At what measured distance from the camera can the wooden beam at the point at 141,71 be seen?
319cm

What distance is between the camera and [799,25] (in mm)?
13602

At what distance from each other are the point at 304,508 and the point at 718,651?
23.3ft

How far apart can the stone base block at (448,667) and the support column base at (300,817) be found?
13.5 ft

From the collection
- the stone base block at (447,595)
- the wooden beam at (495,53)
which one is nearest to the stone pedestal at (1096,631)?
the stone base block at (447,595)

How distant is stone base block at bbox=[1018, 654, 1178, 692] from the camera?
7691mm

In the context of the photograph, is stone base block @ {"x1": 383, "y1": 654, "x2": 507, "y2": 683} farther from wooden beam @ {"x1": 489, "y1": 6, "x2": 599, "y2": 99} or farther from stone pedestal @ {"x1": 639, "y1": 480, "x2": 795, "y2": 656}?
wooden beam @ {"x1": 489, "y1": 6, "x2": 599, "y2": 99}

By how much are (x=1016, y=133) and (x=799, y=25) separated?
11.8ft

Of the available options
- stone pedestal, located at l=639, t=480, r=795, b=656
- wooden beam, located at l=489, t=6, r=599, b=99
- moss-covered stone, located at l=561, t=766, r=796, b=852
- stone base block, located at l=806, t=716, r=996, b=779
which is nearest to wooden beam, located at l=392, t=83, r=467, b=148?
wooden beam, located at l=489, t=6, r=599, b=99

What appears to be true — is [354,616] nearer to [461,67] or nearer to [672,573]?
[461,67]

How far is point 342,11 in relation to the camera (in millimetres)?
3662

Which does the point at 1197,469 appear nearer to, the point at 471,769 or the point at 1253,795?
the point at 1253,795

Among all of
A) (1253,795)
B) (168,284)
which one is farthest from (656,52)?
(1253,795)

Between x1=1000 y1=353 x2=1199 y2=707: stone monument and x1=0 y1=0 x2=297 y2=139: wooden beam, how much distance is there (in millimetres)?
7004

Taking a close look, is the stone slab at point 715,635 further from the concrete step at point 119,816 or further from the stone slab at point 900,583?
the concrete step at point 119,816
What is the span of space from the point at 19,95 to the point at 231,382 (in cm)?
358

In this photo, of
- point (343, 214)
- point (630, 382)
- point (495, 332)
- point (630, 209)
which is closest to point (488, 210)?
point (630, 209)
::::::
§ Instructions to follow
Repeat every entry exactly, please.

§ Response to this exercise
At what measured distance from the camera can the wooden beam at the point at 141,71 be seen?
319cm

What distance is between the camera and [799,25] (in mm)?
13602

At what distance from each other are the point at 304,508 and the point at 718,651?
23.3ft

How far apart can the stone base block at (448,667) and the support column base at (300,817) be found?
13.5 ft

From the collection
- the stone base block at (447,595)
- the wooden beam at (495,53)
which one is nearest to the stone pedestal at (1096,631)?
the stone base block at (447,595)

How distant is stone base block at bbox=[1018, 654, 1178, 692] from the camera?
7691mm

In the context of the photograph, is stone base block @ {"x1": 383, "y1": 654, "x2": 507, "y2": 683} farther from wooden beam @ {"x1": 489, "y1": 6, "x2": 599, "y2": 99} or farther from stone pedestal @ {"x1": 639, "y1": 480, "x2": 795, "y2": 656}?
wooden beam @ {"x1": 489, "y1": 6, "x2": 599, "y2": 99}

By how much are (x=1016, y=133) and (x=799, y=25) separated?
11.8ft

Of the available options
- stone pedestal, located at l=639, t=480, r=795, b=656
- wooden beam, located at l=489, t=6, r=599, b=99
- moss-covered stone, located at l=561, t=766, r=796, b=852
- stone base block, located at l=806, t=716, r=996, b=779
which is nearest to wooden beam, located at l=392, t=83, r=467, b=148?
wooden beam, located at l=489, t=6, r=599, b=99

What appears to be true — is [354,616] nearer to [461,67] or nearer to [672,573]?
[461,67]

How far is point 342,11 in relation to the camera (in millimetres)?
3662

Which does the point at 1197,469 appear nearer to, the point at 471,769 or the point at 1253,795?
the point at 1253,795

Among all of
A) (1253,795)
B) (168,284)
which one is farthest from (656,52)?
(1253,795)

Between x1=1000 y1=353 x2=1199 y2=707: stone monument and x1=0 y1=0 x2=297 y2=139: wooden beam, how much distance is there (in millimetres)?
7004

Taking a close look, is the stone slab at point 715,635 further from the concrete step at point 119,816 or further from the stone slab at point 900,583?
the concrete step at point 119,816
What is the span of space from the point at 19,95 to the point at 231,382 (in cm)?
358

In this photo, of
- point (343, 214)
- point (630, 382)
- point (495, 332)
- point (630, 209)
which is closest to point (488, 210)?
point (630, 209)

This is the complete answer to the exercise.